# SÉRIE DE EXERCÍCIOS
1. Segundo o texto sobre a 4ª Edição de D&D, qual é a vantagem dos três livros básicos em relação às suas encarnações anteriores?
2. Transcreva do texto sobre a 4ª Edição de D&D o trecho que vai de "A 4ª Edição" até "nossas próprias versões.".

# TRECHO CITADO
**********

A 4ª Edição de D&D trouxe uma série de novidades: novas raças e classes básicas, novo sistema de morte, de testes de resistência, de poderes, de perícias e de habilidades-chave. Os três livros básicos têm certa vantagem em relação as suas encarnações anteriores: a clareza. No entanto, isto também surge como uma desvantagem: são menos evocativos do que todos eles. Para compensar isto, não é necessário mais do que a imaginação do Mestre na hora de criar desafios na forma de mundos, cidades, tramas e aventuras. Porém, nem sempre a nossa mente colabora e nos deparamos com uma falta completa de idéias. Outras vezes, só queremos ler as idéias de um outro Mestre para que uma fagulha se acenda e nós criemos nossas próprias versões.
O objetivo desta nova coluna mensal é precisamente este: uma série de informações sobre um tópico dos três livros básicos que ajude o Mestre iniciante e o experiente a utilizá-lo em campanha. Uma importante observação é que os livros que possuo estão em inglês e, portanto, minhas traduções podem diferir da versão oficial dos livros que ainda serão lançados em português. Em nosso segundo artigo, examinaremos a curiosa armadura de trama de sangue (Livro do Jogador, página 231).
“Hiperion avaliou rapidamente o corte na face esquerda. Não era profundo, mas ardia e o sangue escorria pelo pescoço, confundindo-se com o robe de cor rubra. Não era a primeira vez que isso acontecia e, certamente, não seria última, e o mago logo sentiu um estremecimento familiar.
Assim que seu próprio sangue entrava em contato com aquele robe, o tecido pulsava e era como se uma nova camada de proteção se antepusesse entre a espada inimiga e seu corpo frágil. Mas não era momento de pensar naquilo e os movimentos rápidos conjuraram uma flecha ácida na direção do guerreiro que lhe ferira.”

**********

# Registros de dados
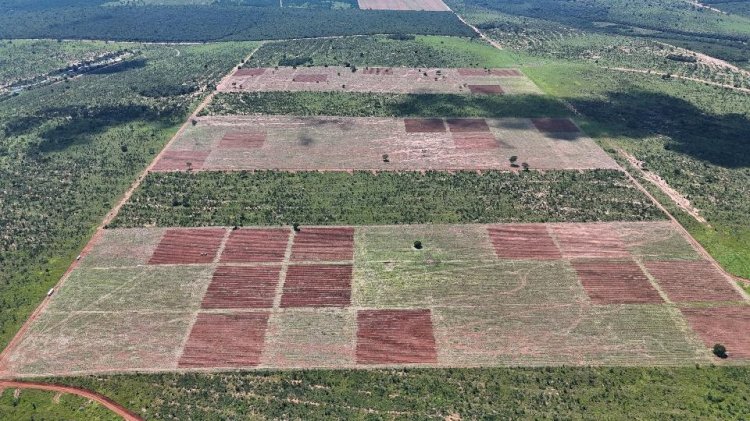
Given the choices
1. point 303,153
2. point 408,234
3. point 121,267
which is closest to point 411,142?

**********

# RESPOSTAS EM ORDEM
1. A clareza.

2.
A 4ª Edição de D&D trouxe uma série de novidades: novas raças e classes básicas, novo sistema de morte, de testes de resistência, de poderes, de perícias e de habilidades-chave. Os três livros básicos têm certa vantagem em relação as suas encarnações anteriores: a clareza. No entanto, isto também surge como uma desvantagem: são menos evocativos do que todos eles. Para compensar isto, não é necessário mais do que a imaginação do Mestre na hora de criar desafios na forma de mundos, cidades, tramas e aventuras. Porém, nem sempre a nossa mente colabora e nos deparamos com uma falta completa de idéias. Outras vezes, só queremos ler as idéias de um outro Mestre para que uma fagulha se acenda e nós criemos nossas próprias versões.